### Your task
I'd like the line containing "class: Aves" and every line below it, to the end of the material, repeated exactly and with nothing else.

****************************************

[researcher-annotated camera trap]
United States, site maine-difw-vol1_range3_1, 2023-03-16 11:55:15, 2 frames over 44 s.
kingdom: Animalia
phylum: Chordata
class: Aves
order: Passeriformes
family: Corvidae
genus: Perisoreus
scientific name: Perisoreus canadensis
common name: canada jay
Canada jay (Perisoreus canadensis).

****************************************

### Written solution
class: Aves
order: Passeriformes
family: Corvidae
genus: Perisoreus
scientific name: Perisoreus canadensis
common name: canada jay
Canada jay (Perisoreus canadensis).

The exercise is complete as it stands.